Apr. 25th, 2023

seekingferret: Two warning signs one above the other. 1) Falling Rocks. 2) Falling Rocs. (Default)
Fleishman is in Trouble by Taffy Brodesser-Akner

I tried a few times to read in ebook but didn't get very far; I finished the print version over one Shabbos. This one's kinda personal. First, Brodesser-Akner is doing a very conscious Philip Roth deconstruction, with her narrator doing a sort of female Nathan Zuckerman thing. and I'm always there for insightful takes on Roth. But moreover Akner is a little less than ten years older than me and was raised Orthodox, and as best I can tell graduated from NYU just as the whole Bronfman scene was becoming a thing, and so this is a book that is about the lives of the people I was sort of catching glimpses of heading out into the world as I was just starting out in school. I found the Jewish cultural material really fascinating.

I wonder if this is a book that reads very differently for men than women. There's a structural thing where Fleishman is in Trouble is, for most of the book, about the trouble that Toby Fleishman is dealing with as a newly separated single father whose spouse has failed to pick up her children at the time arranged in their custody agreement. But in the final fifty pages, a section titled Rachel Fleishman is in Trouble, we get Rachel's side of the story. And... it doesn't really, to me, make her come off more sympathetically? And I wasn't sure if it was supposed to? But that structurally doesn't quite make sense to me, why add a 50 page coda that basically verifies the husband's point of view? So I wonder if maybe if you're coming at it from the other side of the patriarchy Rachel's betrayals make sense?
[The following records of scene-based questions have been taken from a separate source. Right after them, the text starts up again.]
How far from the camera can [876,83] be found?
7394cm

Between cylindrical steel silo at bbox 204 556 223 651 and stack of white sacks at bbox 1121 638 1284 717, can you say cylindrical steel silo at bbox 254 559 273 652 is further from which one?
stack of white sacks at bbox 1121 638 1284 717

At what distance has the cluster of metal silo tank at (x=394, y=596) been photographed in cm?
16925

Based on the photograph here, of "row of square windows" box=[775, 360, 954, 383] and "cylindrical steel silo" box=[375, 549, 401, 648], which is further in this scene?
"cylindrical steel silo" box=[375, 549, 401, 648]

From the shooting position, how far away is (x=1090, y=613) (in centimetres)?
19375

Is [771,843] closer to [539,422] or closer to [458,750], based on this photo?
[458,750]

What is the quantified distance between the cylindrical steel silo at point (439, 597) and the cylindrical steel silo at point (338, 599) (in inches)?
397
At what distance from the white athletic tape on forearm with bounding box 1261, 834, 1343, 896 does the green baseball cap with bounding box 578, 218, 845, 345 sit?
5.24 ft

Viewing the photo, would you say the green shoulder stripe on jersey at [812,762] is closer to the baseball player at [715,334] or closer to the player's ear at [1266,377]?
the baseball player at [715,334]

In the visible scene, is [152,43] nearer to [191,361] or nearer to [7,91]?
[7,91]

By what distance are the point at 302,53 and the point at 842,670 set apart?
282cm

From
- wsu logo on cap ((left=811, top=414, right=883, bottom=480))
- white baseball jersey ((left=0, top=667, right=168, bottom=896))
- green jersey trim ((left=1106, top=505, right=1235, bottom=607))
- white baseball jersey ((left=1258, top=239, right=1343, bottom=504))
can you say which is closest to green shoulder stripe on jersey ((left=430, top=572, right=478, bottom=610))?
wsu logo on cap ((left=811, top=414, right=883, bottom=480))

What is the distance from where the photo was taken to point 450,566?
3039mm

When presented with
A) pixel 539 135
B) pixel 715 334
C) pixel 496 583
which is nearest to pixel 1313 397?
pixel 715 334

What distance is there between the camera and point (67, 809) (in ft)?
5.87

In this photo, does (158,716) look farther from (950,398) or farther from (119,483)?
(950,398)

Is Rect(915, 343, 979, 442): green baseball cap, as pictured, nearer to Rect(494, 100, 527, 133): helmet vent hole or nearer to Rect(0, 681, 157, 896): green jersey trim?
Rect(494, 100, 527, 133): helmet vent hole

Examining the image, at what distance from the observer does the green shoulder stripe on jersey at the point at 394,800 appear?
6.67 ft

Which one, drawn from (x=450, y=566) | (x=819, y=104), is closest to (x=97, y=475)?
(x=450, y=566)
Or maybe it's more like the 'Amy is weirdly likeable' reviews I wrote about in my review of Gillian Flynn's Gone Girl, where the energy of having valid complaints about the patriarchy but being a sociopath kind of floods the zone with satisfying ambiguity? Amy is not good, but Nick is a shitbag who kind of deserves what happens to him. And similarly maybe the point is not that what Rachel Fleishman did is justifiable, but simply that Toby Fleishman is a selfish asshole. And both the non-justifiability of Rachel's actions, and Toby being a selfish asshole can be true simultaneously.

In any case, Brodesser-Akner is a good writer and there are some really powerful passages in the book, but the reason I've read so much Philip Roth in spite of him certainly being a selfish asshole is that very few writers can construct a sentence as beautiful as Roth, and Brodesser-Akner is not at that level. But I enjoyed this book a lot.


Lessons in Chemistry by Bonnie Garmus

I gobbled this up in two days. And I didn't expect to, especially after some of the early writing on chemistry in the book seemed like vapid technobabble, but it ended up being an incredibly compelling combination of fun, quirky, complicated characters, thoughtful meditation of the place of women in science and in society, and just a dynamic, effectively moving story.

It's about a female research chemist in 1950s California who after suffering a string of failures at the hand of the patriarchy ends up hosting a cooking show on TV (Cooking is simply chemistry, after all) while teaching her predominantly housewife audience about chemistry and female empowerment, and also building a quirky non-traditional family including her prodigy preteen daughter, her post-menopausal strictly Catholic housewife neighbor, a Protestant minister who doesn't believe in God, a dog that knows almost a thousand words, and her gynecologist/rowing coach. I found it really emotionally effective and I'm so glad I read it. Though honestly I'm not sure why I read it, it's been really buzzy but it also doesn't quite seem like the kind of book I tend to read? A good reminder to read outside your comfort zone.